What the task asks: Among the lines below, how many have the word "planta"? The reply is that number alone.

★ ★ ★ ★ ★ ★ ★

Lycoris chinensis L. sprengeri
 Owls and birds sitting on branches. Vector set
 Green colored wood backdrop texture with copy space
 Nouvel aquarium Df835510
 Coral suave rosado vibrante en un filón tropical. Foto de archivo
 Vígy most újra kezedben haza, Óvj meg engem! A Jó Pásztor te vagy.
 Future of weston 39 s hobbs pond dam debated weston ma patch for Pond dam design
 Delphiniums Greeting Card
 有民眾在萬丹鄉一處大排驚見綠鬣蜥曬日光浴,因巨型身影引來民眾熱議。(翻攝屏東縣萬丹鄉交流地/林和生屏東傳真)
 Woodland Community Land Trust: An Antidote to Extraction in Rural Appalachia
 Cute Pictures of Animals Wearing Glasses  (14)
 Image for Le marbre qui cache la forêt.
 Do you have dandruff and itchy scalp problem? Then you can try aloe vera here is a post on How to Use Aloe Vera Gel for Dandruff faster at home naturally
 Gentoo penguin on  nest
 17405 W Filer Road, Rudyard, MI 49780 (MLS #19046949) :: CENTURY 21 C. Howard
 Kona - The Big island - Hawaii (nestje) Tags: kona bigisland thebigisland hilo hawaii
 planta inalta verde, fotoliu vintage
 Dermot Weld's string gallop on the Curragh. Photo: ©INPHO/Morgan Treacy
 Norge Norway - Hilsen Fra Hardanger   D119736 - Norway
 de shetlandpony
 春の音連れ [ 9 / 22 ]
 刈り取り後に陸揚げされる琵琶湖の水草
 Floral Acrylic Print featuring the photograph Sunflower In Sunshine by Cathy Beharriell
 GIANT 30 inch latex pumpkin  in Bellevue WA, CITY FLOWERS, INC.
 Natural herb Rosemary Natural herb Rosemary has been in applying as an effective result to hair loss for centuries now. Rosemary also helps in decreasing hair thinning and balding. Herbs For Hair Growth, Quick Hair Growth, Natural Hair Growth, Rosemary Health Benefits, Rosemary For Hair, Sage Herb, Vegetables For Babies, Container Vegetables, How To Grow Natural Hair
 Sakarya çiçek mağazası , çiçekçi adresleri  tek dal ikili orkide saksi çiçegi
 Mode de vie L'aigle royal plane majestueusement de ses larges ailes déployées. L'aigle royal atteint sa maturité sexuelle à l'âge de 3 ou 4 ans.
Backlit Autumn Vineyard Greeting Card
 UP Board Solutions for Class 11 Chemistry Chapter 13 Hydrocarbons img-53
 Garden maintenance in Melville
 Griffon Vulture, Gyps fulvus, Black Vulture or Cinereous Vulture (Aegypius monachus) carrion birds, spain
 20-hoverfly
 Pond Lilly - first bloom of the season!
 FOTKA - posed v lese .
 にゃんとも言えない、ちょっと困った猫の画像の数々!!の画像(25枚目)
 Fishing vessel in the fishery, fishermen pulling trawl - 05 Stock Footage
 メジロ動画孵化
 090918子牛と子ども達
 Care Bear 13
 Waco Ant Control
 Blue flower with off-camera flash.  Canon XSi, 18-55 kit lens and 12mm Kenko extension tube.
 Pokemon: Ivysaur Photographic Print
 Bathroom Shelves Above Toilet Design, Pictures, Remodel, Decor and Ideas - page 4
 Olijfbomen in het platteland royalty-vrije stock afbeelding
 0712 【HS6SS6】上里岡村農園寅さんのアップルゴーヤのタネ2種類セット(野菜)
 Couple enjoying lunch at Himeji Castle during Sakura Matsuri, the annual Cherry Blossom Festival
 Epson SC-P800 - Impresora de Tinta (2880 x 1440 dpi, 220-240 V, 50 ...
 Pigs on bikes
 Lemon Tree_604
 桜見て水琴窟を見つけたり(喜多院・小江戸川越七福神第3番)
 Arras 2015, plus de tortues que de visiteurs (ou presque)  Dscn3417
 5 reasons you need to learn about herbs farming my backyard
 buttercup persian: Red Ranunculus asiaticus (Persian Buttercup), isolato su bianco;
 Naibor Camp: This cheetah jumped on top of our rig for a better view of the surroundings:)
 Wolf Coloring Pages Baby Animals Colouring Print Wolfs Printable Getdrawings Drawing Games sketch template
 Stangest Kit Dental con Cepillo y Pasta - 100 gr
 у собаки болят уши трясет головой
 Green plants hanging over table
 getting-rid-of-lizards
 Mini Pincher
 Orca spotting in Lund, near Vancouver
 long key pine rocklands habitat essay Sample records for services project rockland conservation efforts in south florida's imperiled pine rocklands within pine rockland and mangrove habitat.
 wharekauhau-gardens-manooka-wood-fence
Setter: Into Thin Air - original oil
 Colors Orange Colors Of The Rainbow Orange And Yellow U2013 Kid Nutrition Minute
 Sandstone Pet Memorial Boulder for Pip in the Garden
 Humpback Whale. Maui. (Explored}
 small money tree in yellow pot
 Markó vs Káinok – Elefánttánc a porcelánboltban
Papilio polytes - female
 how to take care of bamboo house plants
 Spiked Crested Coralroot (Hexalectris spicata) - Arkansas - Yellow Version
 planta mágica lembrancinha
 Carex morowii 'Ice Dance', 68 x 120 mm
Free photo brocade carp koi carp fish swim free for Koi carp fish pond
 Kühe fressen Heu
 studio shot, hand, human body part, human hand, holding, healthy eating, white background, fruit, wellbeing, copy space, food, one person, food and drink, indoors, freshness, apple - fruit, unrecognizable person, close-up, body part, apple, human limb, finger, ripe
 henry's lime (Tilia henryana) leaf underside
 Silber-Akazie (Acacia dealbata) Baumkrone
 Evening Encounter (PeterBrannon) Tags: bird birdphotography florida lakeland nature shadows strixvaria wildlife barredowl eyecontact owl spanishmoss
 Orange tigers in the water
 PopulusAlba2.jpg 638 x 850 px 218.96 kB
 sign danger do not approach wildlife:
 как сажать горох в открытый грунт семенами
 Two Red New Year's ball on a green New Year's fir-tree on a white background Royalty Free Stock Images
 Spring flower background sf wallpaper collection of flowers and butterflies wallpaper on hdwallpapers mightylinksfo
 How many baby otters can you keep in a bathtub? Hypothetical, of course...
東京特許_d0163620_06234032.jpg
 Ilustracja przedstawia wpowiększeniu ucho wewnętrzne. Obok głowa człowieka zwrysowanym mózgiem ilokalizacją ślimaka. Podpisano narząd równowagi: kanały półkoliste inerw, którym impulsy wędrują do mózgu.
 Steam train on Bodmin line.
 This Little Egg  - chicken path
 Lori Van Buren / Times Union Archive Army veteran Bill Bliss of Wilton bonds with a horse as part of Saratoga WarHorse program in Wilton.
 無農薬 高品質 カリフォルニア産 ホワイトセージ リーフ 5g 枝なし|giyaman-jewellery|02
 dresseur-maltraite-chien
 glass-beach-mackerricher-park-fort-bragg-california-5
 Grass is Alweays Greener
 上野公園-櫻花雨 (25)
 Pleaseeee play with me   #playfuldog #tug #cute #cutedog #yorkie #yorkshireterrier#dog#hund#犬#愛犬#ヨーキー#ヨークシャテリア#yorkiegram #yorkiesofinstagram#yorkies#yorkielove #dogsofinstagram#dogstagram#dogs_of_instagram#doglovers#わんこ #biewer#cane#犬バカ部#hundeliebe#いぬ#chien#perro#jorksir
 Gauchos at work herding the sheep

★ ★ ★ ★ ★ ★ ★

Response below: 2